[Short exercise] Set out the part of the records that opens with the line containing "Among the set" and runs through the end of the records as a JSON list of strings, one string per line, with blank lines left out. Include only those lines.

# START OF Given records

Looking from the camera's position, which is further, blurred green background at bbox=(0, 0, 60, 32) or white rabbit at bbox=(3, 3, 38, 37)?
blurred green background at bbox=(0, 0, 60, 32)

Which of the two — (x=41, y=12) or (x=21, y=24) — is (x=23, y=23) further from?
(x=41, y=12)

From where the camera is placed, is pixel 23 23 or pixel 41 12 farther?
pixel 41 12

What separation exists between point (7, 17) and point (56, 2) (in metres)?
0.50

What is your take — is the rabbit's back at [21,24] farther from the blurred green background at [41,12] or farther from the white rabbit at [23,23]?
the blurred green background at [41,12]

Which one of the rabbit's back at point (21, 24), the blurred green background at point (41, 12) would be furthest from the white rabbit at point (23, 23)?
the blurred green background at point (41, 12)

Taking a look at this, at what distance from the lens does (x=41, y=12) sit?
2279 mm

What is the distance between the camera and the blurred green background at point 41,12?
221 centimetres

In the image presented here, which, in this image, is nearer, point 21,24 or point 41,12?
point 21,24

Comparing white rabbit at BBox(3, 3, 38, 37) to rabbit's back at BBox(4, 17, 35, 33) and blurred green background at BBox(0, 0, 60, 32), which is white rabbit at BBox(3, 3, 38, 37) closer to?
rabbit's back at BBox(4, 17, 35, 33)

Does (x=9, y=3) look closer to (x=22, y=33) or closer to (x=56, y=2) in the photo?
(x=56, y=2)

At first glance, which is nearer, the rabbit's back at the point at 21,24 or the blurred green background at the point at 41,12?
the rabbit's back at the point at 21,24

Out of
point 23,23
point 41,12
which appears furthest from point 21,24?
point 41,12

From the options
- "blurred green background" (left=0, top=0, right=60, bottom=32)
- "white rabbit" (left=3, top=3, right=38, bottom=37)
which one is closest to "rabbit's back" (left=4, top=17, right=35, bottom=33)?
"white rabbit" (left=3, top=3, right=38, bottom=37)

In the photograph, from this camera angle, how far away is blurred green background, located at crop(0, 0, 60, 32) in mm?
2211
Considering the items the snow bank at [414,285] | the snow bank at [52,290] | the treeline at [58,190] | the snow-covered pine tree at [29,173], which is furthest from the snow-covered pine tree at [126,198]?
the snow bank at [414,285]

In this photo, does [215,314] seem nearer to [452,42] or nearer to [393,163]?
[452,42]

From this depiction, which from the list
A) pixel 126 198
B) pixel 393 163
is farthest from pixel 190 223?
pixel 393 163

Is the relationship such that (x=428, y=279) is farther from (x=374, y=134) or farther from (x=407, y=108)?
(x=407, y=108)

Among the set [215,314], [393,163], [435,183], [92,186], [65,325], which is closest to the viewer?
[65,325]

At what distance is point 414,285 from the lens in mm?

# END OF Given records

[Worked answer]
[
  "Among the set [215,314], [393,163], [435,183], [92,186], [65,325], which is closest to the viewer?",
  "[65,325]",
  "At what distance is point 414,285 from the lens in mm?"
]